-- Provided records start --
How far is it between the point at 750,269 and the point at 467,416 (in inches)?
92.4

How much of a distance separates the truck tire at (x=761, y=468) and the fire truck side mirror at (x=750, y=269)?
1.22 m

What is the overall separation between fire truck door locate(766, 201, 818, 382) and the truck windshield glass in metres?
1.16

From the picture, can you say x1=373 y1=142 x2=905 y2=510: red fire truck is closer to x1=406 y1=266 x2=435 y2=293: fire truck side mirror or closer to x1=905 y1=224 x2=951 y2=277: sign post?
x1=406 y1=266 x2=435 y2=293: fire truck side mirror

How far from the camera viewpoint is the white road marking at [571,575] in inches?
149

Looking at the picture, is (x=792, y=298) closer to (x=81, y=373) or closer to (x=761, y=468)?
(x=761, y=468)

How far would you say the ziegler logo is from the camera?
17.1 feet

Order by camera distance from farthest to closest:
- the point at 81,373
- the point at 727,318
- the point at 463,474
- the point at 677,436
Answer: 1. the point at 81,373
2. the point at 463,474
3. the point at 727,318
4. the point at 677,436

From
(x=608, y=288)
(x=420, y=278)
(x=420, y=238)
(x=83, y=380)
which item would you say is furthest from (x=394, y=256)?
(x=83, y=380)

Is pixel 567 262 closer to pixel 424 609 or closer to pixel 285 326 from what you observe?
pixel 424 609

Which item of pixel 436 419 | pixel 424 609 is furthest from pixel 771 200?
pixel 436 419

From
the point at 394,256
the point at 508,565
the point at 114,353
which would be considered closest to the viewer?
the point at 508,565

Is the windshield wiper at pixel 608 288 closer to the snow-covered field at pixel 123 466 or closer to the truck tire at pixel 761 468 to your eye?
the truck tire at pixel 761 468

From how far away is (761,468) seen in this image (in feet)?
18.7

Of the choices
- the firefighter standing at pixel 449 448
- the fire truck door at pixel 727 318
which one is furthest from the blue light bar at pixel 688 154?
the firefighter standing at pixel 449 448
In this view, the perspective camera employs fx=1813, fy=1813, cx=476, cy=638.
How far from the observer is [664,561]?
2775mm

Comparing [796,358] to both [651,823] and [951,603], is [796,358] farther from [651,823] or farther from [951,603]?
-- Provided records end --
# Description of the task
Pick out every line of the items above that contains the string "distance", and treat uppercase and lowercase letters as distinct.

# Exercise answer
How much of a distance separates the truck tire at (x=761, y=468) and the fire truck side mirror at (x=750, y=269)?
Order by camera distance from farthest to closest:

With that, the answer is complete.